Challenge. Present the data once more in exactly its original form.

Record excerpts.
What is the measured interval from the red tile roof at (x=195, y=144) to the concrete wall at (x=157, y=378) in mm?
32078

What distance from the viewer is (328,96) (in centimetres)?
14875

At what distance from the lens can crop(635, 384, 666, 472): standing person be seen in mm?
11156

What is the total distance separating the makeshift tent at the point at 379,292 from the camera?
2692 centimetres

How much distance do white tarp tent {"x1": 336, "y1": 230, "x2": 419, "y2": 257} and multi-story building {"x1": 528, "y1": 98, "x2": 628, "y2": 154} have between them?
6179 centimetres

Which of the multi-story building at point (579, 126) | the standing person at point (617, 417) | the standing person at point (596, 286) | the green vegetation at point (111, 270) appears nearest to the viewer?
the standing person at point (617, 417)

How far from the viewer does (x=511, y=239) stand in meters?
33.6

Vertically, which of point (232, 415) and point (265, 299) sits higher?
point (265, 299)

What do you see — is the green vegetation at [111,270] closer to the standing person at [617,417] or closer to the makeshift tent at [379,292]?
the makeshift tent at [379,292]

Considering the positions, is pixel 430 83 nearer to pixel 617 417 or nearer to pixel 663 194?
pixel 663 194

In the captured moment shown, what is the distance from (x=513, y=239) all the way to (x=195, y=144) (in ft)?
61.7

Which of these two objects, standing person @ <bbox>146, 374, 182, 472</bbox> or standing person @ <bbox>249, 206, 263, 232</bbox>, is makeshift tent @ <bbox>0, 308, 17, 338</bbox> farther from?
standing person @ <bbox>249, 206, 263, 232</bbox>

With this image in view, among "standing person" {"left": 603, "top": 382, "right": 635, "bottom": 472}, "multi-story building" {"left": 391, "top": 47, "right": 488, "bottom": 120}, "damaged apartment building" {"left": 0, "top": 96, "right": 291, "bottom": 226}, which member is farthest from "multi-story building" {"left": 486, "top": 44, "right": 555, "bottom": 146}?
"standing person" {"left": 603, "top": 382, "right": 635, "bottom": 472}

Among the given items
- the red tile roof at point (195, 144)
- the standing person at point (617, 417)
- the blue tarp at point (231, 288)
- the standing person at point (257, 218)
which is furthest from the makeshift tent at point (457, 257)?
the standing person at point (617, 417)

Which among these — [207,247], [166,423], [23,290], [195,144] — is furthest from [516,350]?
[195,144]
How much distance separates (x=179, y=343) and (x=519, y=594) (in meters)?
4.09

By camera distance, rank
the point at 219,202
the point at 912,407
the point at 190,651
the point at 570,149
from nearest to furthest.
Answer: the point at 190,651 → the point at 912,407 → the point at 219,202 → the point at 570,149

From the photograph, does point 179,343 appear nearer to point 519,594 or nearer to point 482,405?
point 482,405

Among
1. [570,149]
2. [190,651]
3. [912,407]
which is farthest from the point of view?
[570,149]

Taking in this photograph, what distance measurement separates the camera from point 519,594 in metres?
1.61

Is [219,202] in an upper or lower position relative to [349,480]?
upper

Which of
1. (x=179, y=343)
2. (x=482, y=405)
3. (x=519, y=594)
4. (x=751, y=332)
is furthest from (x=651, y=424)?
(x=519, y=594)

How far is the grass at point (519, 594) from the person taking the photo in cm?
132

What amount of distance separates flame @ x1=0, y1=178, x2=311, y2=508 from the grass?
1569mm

Written answer.
What is the measured interval from the red tile roof at (x=195, y=144) to the concrete wall at (x=157, y=378) in mm?
32078

What distance from the viewer is (328,96) (in centimetres)?
14875

At what distance from the lens can crop(635, 384, 666, 472): standing person be seen in mm?
11156

What is the total distance separating the makeshift tent at the point at 379,292 from the camera?
2692 centimetres

How much distance do white tarp tent {"x1": 336, "y1": 230, "x2": 419, "y2": 257} and multi-story building {"x1": 528, "y1": 98, "x2": 628, "y2": 154} have between them?
6179 centimetres

Which of the multi-story building at point (579, 126) | the standing person at point (617, 417) | the standing person at point (596, 286) | the green vegetation at point (111, 270) appears nearest to the viewer?
the standing person at point (617, 417)

How far from the viewer does (x=511, y=239) stand in meters?
33.6

Vertically, which of point (232, 415) and point (265, 299) sits higher?
point (265, 299)

What do you see — is the green vegetation at [111,270] closer to the standing person at [617,417] or closer to the makeshift tent at [379,292]?
the makeshift tent at [379,292]

Considering the positions, is pixel 430 83 nearer to pixel 617 417 or nearer to pixel 663 194?
pixel 663 194

In the captured moment shown, what is the distance from (x=513, y=239) all the way to (x=195, y=144) (in ft)?
61.7

Which of these two objects, standing person @ <bbox>146, 374, 182, 472</bbox> or standing person @ <bbox>249, 206, 263, 232</bbox>, is makeshift tent @ <bbox>0, 308, 17, 338</bbox> farther from?
standing person @ <bbox>249, 206, 263, 232</bbox>

With this image in view, among "standing person" {"left": 603, "top": 382, "right": 635, "bottom": 472}, "multi-story building" {"left": 391, "top": 47, "right": 488, "bottom": 120}, "damaged apartment building" {"left": 0, "top": 96, "right": 291, "bottom": 226}, which member is farthest from "multi-story building" {"left": 486, "top": 44, "right": 555, "bottom": 146}?
"standing person" {"left": 603, "top": 382, "right": 635, "bottom": 472}

Among the given items
- the red tile roof at point (195, 144)
- the standing person at point (617, 417)
- the blue tarp at point (231, 288)
- the standing person at point (257, 218)
which is furthest from the makeshift tent at point (457, 257)?
the standing person at point (617, 417)

Which among these — [207,247], [166,423], [23,290], [195,144] — is furthest from [516,350]?
[195,144]
How much distance separates (x=179, y=343) and (x=519, y=594) (in meters)?
4.09

By camera distance, rank
the point at 219,202
the point at 912,407
the point at 190,651
the point at 570,149
from nearest to furthest.
Answer: the point at 190,651 → the point at 912,407 → the point at 219,202 → the point at 570,149

From the photograph, does point 179,343 appear nearer to point 519,594 or nearer to point 482,405?
point 482,405

Among
1. [570,149]
2. [190,651]
3. [912,407]
which is farthest from the point of view?
[570,149]

Taking in this photograph, what distance measurement separates the camera from point 519,594 in metres?
1.61

Is [219,202] in an upper or lower position relative to [349,480]?
upper

Which of
1. (x=179, y=343)
2. (x=482, y=405)
3. (x=519, y=594)
4. (x=751, y=332)
is furthest from (x=651, y=424)?
(x=519, y=594)

How far is the grass at point (519, 594) from the person taking the photo in cm?
132

What amount of distance separates flame @ x1=0, y1=178, x2=311, y2=508 from the grass?
1569mm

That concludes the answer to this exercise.